* start Listing *

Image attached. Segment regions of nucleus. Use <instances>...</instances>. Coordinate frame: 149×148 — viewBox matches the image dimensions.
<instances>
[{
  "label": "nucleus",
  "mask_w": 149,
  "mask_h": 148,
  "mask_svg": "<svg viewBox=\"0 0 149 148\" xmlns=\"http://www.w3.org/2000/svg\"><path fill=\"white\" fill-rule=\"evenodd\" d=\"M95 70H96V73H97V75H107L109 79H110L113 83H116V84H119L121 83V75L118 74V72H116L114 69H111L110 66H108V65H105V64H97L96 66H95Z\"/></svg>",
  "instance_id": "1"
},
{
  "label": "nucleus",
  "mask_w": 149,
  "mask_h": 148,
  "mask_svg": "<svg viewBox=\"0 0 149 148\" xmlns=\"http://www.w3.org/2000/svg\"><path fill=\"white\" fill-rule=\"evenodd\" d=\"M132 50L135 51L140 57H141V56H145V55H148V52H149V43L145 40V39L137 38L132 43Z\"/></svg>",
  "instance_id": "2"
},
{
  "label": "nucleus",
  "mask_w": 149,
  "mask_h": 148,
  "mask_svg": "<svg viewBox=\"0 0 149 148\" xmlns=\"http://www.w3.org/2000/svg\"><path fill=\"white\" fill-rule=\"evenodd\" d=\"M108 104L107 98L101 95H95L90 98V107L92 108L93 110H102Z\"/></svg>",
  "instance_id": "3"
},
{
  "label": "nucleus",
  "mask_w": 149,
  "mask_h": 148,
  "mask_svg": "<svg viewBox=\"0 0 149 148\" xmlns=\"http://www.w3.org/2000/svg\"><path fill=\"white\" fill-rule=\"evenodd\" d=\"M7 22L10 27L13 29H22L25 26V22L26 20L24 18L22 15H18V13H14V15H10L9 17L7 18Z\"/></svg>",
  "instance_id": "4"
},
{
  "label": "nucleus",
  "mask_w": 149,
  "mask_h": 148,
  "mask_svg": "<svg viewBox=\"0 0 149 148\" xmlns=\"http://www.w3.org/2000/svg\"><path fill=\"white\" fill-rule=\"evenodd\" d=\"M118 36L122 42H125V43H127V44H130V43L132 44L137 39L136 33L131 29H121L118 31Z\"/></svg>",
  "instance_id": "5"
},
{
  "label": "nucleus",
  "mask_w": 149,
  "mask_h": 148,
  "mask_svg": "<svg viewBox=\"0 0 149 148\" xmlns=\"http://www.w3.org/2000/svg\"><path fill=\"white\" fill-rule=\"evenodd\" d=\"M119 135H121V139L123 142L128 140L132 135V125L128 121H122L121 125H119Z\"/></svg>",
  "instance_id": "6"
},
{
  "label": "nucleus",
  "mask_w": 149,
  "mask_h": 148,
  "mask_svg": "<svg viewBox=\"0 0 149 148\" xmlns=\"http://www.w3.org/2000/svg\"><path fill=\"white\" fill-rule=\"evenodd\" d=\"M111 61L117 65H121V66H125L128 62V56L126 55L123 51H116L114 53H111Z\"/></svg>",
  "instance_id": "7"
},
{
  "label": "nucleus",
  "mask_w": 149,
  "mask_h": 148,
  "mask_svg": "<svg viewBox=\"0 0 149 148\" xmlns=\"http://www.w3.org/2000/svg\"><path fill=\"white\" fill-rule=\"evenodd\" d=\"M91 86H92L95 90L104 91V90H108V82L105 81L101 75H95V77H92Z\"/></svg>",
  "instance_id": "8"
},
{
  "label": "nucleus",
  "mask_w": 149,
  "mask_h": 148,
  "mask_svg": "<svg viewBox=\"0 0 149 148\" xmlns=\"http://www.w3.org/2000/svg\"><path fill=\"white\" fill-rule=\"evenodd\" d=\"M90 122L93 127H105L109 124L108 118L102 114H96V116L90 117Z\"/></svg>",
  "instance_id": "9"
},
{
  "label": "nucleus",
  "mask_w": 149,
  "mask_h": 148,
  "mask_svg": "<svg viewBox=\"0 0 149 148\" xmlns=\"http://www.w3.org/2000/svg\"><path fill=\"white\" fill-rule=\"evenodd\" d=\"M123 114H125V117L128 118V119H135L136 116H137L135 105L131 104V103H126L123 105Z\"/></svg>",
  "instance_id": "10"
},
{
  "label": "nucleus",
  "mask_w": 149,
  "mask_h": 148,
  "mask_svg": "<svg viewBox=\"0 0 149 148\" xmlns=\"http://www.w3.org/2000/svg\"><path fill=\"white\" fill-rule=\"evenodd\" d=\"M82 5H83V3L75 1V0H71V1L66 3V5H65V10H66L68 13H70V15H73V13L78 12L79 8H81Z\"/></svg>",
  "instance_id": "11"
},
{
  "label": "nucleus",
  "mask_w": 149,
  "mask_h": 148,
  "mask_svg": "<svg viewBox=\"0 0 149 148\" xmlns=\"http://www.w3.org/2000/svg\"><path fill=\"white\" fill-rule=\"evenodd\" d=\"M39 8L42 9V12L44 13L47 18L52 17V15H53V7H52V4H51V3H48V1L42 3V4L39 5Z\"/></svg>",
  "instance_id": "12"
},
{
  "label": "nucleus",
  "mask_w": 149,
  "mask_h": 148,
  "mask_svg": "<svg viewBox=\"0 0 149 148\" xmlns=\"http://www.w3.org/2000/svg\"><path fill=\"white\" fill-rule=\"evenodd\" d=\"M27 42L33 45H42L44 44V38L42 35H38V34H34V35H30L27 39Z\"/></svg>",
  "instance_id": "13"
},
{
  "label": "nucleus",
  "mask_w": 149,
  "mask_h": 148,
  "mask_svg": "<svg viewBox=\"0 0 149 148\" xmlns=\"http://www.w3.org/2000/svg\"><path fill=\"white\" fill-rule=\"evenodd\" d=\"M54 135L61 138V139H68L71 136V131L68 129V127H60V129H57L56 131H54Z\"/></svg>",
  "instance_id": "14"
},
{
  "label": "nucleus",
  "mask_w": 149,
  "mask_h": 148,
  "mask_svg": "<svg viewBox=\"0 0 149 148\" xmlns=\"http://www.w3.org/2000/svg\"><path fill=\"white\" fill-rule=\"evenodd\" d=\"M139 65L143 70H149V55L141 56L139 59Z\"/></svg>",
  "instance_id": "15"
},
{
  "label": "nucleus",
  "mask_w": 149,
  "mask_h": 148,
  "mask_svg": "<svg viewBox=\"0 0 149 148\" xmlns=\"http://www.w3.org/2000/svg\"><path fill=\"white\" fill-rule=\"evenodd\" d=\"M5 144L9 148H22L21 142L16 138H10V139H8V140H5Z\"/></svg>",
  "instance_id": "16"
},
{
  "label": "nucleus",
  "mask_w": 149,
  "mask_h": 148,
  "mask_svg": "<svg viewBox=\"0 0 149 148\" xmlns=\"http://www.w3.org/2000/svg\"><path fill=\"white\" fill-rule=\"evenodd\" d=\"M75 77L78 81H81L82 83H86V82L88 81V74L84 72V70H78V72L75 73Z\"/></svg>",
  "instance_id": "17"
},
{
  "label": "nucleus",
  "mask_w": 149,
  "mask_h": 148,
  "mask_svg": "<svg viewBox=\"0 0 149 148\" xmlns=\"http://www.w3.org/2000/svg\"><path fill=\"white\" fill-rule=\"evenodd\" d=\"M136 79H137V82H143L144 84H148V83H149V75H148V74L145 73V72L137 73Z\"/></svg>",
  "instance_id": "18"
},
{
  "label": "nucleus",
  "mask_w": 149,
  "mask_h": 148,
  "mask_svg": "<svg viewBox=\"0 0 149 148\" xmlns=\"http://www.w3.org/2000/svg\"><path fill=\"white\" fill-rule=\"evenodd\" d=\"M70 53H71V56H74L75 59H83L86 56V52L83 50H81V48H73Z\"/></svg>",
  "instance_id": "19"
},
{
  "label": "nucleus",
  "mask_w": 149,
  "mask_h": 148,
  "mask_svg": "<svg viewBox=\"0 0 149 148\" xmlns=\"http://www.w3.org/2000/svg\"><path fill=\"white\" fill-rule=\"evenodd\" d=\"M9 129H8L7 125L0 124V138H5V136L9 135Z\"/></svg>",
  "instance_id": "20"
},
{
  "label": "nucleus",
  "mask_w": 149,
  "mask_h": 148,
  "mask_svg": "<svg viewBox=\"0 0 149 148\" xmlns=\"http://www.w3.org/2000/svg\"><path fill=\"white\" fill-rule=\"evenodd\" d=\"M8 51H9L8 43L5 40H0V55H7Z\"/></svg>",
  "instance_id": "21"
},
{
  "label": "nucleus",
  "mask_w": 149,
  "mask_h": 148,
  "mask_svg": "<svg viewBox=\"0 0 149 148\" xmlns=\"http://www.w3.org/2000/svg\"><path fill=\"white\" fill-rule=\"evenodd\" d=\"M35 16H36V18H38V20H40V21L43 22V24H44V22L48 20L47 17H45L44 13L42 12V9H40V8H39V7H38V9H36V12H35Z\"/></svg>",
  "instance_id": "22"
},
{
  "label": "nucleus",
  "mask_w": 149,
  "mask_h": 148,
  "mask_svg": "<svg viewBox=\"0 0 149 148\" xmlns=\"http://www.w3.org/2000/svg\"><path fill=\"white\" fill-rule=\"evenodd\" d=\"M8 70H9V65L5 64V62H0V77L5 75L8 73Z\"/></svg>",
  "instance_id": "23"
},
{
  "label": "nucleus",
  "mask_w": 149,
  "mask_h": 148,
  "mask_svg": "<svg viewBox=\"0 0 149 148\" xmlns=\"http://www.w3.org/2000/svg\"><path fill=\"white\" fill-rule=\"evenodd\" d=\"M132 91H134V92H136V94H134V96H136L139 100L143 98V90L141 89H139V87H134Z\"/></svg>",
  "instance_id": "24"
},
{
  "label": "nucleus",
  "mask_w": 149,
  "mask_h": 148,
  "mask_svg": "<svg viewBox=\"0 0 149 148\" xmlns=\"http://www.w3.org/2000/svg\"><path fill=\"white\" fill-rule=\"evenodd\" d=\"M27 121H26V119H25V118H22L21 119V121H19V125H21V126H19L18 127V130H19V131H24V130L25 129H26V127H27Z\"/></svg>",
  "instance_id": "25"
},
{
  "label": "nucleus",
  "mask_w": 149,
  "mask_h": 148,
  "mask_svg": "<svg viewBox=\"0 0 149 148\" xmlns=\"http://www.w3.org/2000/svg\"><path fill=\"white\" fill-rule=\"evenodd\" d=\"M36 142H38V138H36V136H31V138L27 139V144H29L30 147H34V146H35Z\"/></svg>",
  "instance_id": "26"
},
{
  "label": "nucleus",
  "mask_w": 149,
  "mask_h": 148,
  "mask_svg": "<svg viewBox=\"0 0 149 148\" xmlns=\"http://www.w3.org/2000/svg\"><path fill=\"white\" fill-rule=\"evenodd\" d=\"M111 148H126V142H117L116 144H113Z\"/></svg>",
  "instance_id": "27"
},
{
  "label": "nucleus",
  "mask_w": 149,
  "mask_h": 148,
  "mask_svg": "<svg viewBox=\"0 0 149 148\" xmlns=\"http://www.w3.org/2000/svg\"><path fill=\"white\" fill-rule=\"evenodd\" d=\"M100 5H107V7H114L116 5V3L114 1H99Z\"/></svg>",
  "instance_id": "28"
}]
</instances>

* end Listing *

**Task details:** Locate every line in the records that contains the string "instances", and copy each of those lines.

**Correct result:**
Image attached. Segment regions of nucleus. Use <instances>...</instances>. Coordinate frame: 149×148 — viewBox matches the image dimensions.
<instances>
</instances>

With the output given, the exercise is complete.